§ DIRECTIONS FOR THIS TASK
Print, exactly and with no pictures, the line containing "Thule Omnistor 6300 Markise 425 cm Weiß" and each line after it to the end of the entries below.

§ ENTRIES PROVIDED

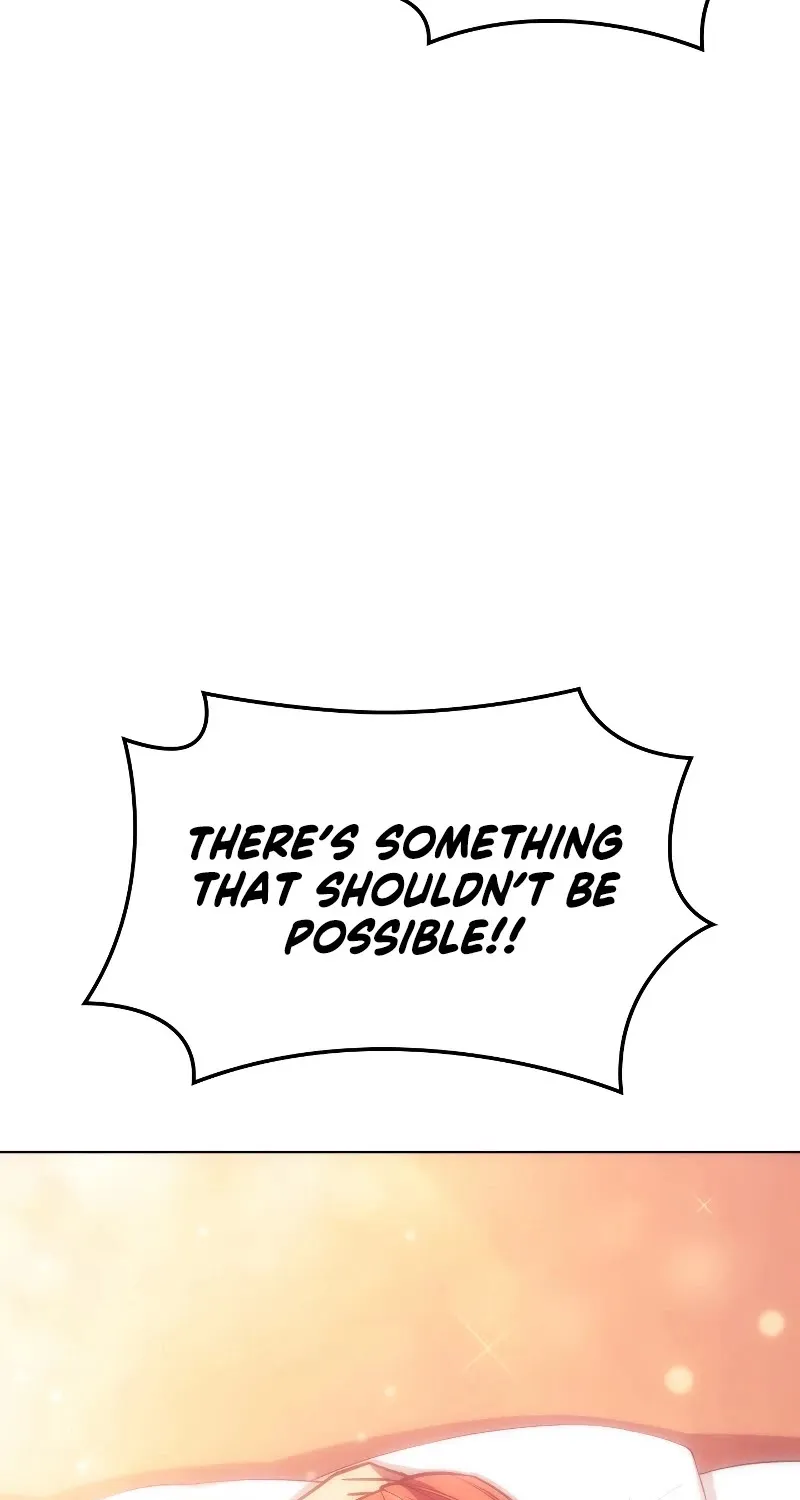 Read Overgeared (Team Argo) chapter 96 image 95 on Lezhin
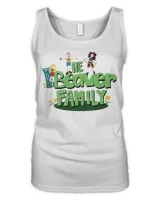 Women's Tank Top Women's Tank Top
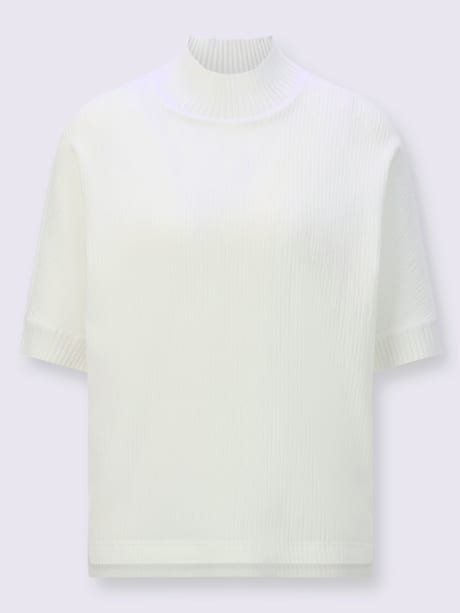  (Image 4)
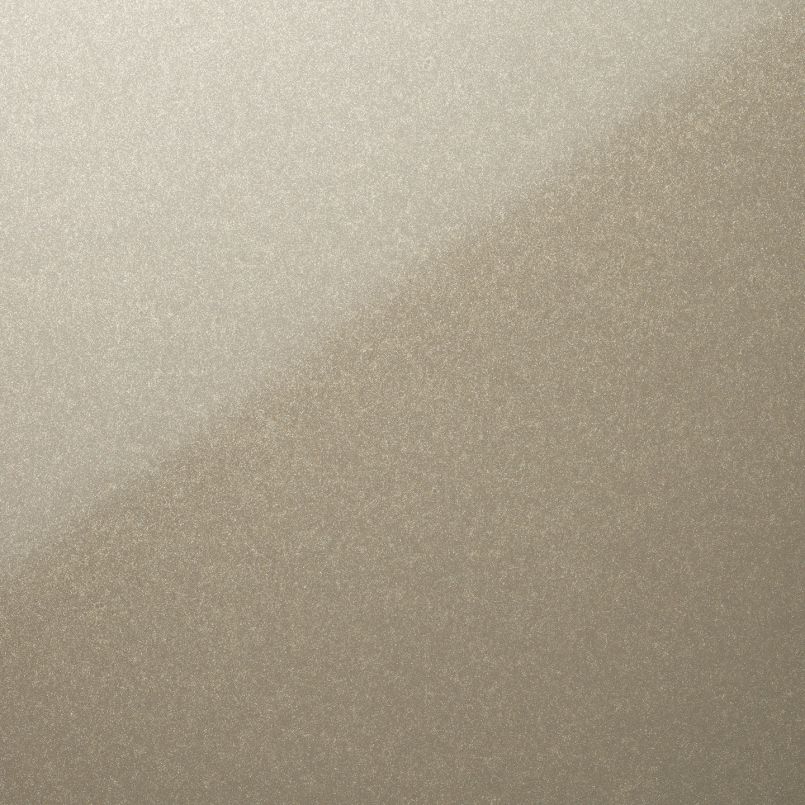 Dekor 2407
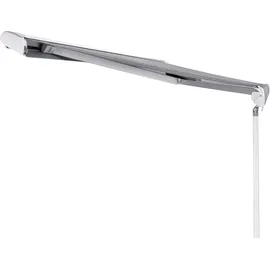 Thule Omnistor 6300 Markise 425 cm Weiß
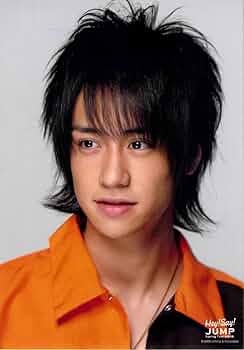 714pjMijeyL._AC_UF350,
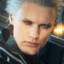 vergil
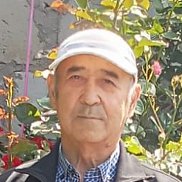 , 68 , 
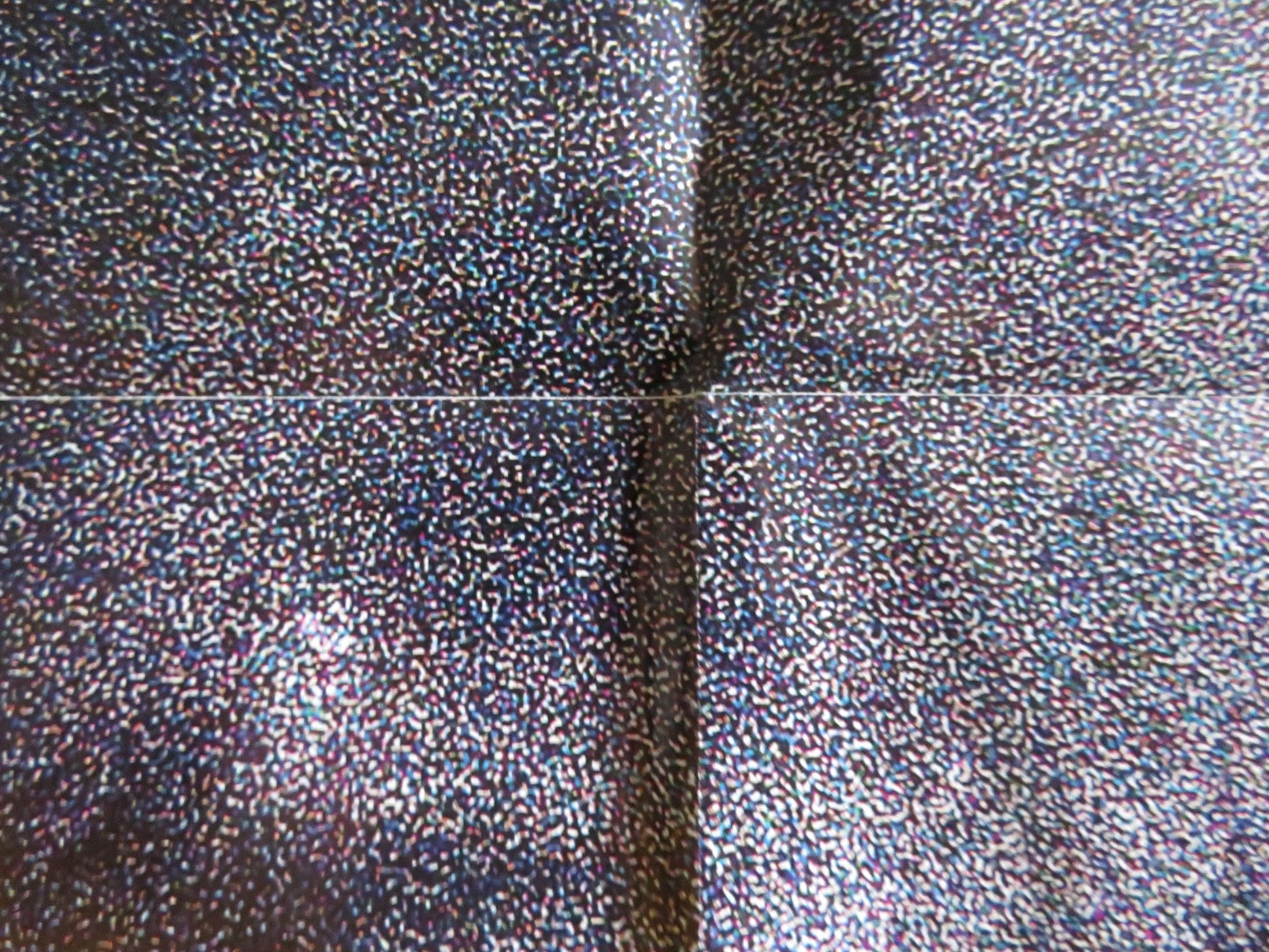 GLADIATOR FOLDED US ONE SHEET POSTER JAMES MARSHALL CUBA GOODING JR. 1991 Rendezvous Cinema Movie posters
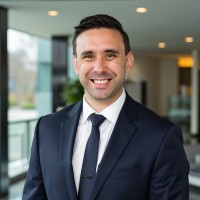 Robert Toth Email & Phone Number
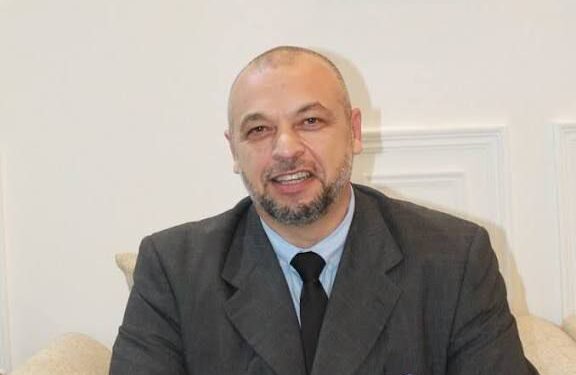 NexGen تُشارك في Cityscape Egypt 2025 لتعزيز مستقبل التطوير العقاري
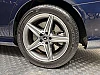 Mercedes-Benz E 300 de PHEV / Cruise contrôle adaptatif / AMG Line thumbnail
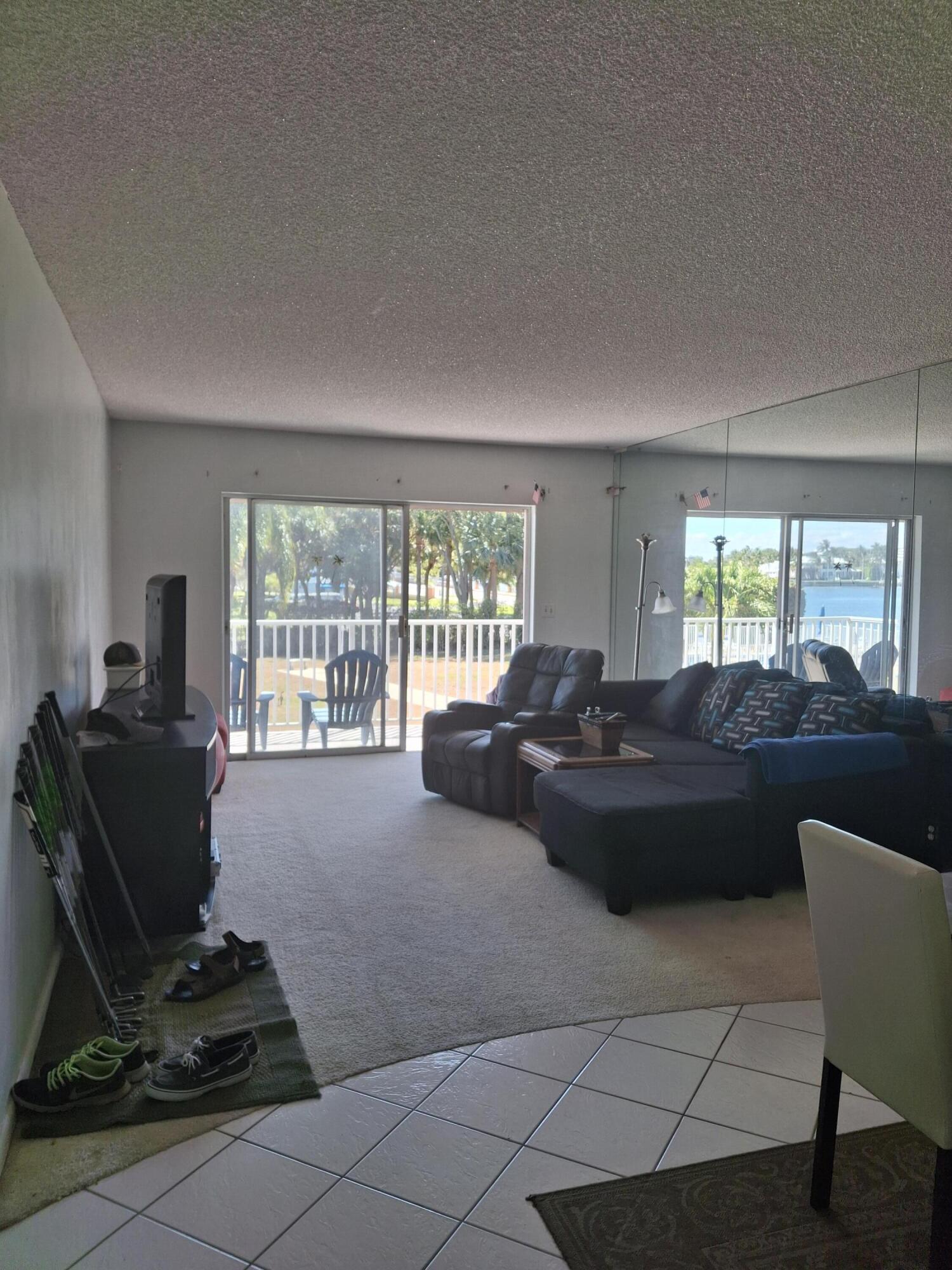 311 E Ocean #207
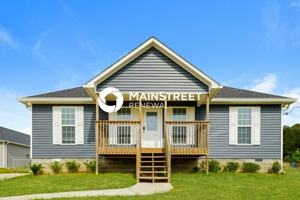 featured image of 390 Hidden Meadows Dr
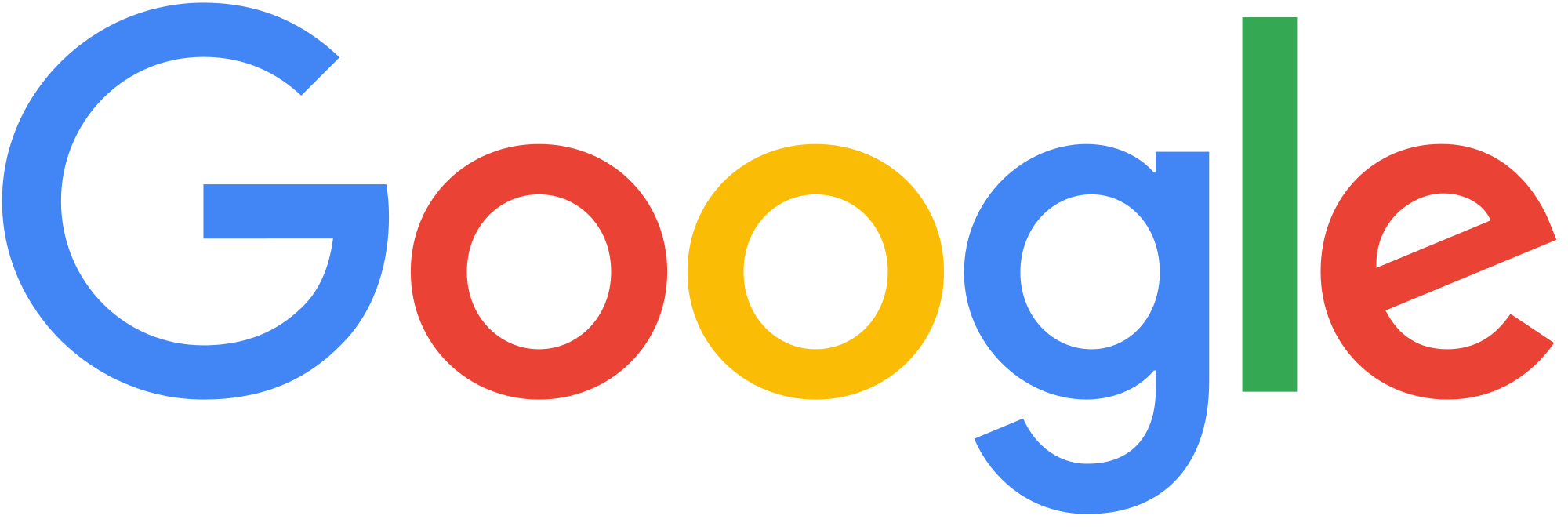 goolge-logo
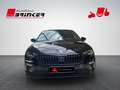 Skoda Scala Monte Carlo 1.5 TSI EU6e Sportpaket Panodach Navi Schwarz - thumbnail 2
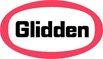 Gildden logo
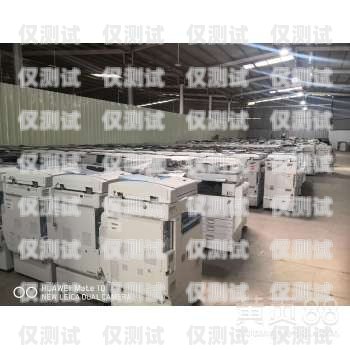 長(zhǎng)壽區(qū)電話機(jī)器人維修電話，為您的機(jī)器人保駕護(hù)航長(zhǎng)壽區(qū)電話機(jī)器人維修電話號(hào)碼
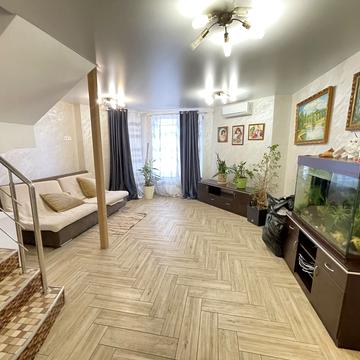 Миру вул., 50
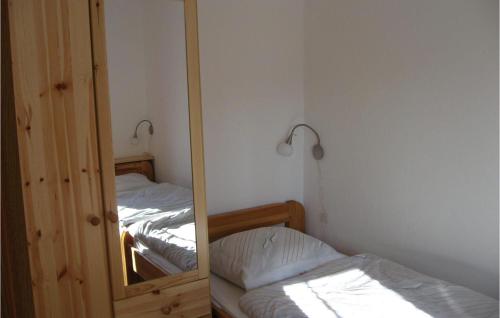 Holiday home Heberer Str. O - image 11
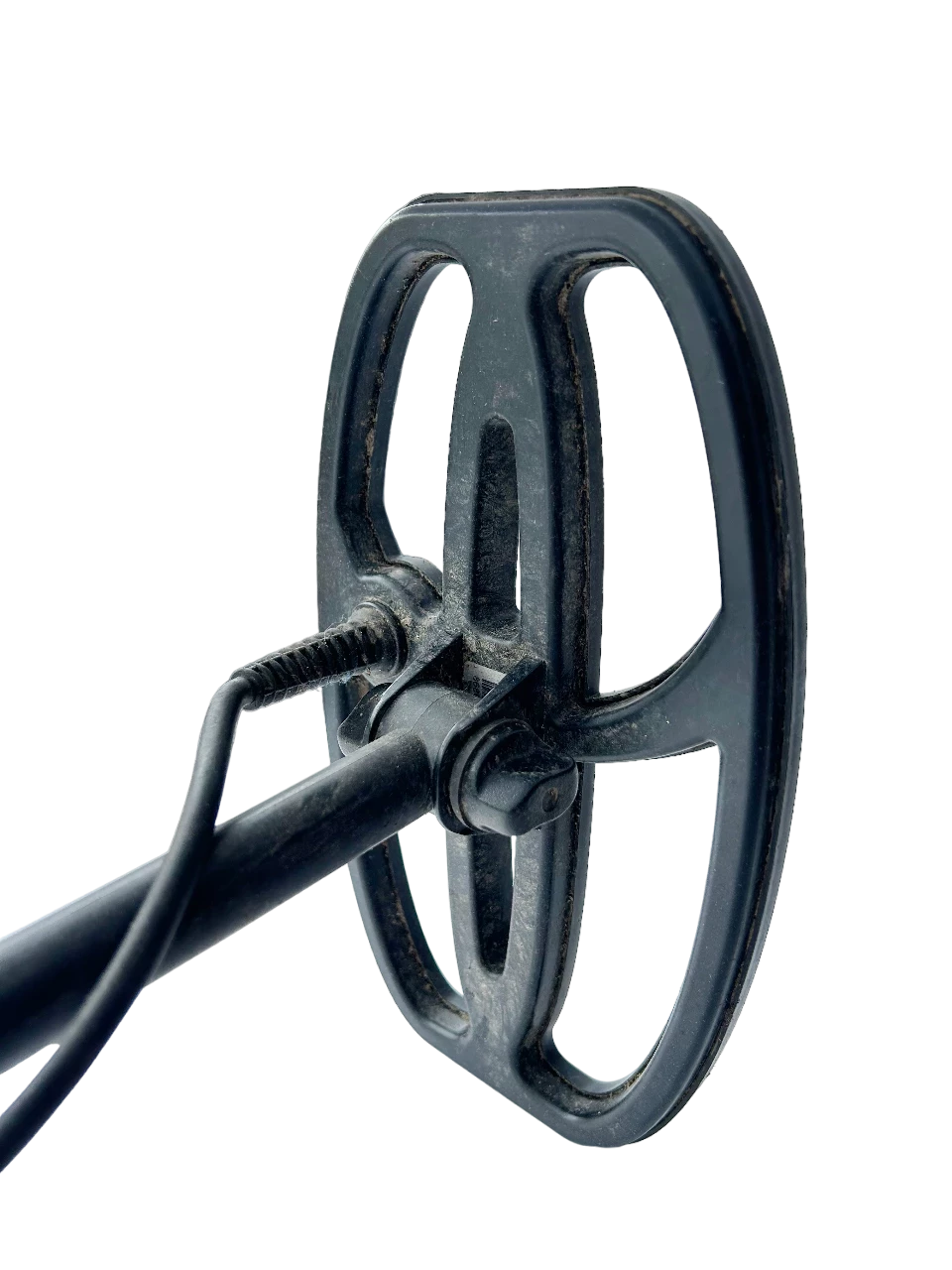 wykrywacz-metali-quest-x5-model-quest-x5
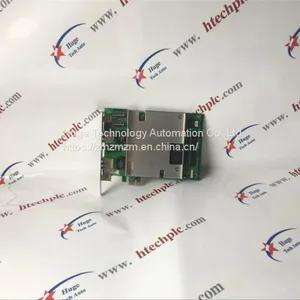 GE IS200VRTDH1D PLC MODULE New in Sealed Box in Stock thumbnail-1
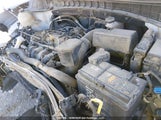 Hyundai Tucson KM8J2CA45HU502956 снимка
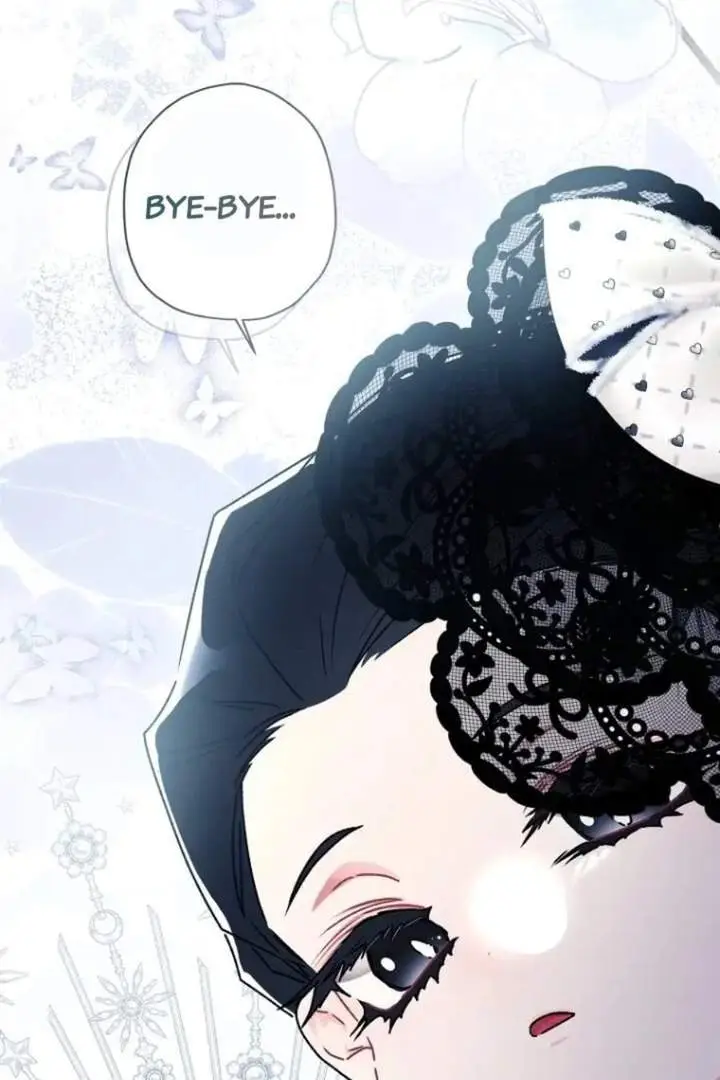 image-komik-the-male-leads-little-lion-daughter-chapter-119-36/72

§ RESPONSE TO THE TASK
 Thule Omnistor 6300 Markise 425 cm Weiß
 714pjMijeyL._AC_UF350,
 vergil
 , 68 , 
 GLADIATOR FOLDED US ONE SHEET POSTER JAMES MARSHALL CUBA GOODING JR. 1991 Rendezvous Cinema Movie posters
 Robert Toth Email & Phone Number
 NexGen تُشارك في Cityscape Egypt 2025 لتعزيز مستقبل التطوير العقاري
 Mercedes-Benz E 300 de PHEV / Cruise contrôle adaptatif / AMG Line thumbnail
 311 E Ocean #207
 featured image of 390 Hidden Meadows Dr
 goolge-logo
 Skoda Scala Monte Carlo 1.5 TSI EU6e Sportpaket Panodach Navi Schwarz - thumbnail 2
 Gildden logo
 長(zhǎng)壽區(qū)電話機(jī)器人維修電話，為您的機(jī)器人保駕護(hù)航長(zhǎng)壽區(qū)電話機(jī)器人維修電話號(hào)碼
 Миру вул., 50
 Holiday home Heberer Str. O - image 11
 wykrywacz-metali-quest-x5-model-quest-x5
 GE IS200VRTDH1D PLC MODULE New in Sealed Box in Stock thumbnail-1
 Hyundai Tucson KM8J2CA45HU502956 снимка
 image-komik-the-male-leads-little-lion-daughter-chapter-119-36/72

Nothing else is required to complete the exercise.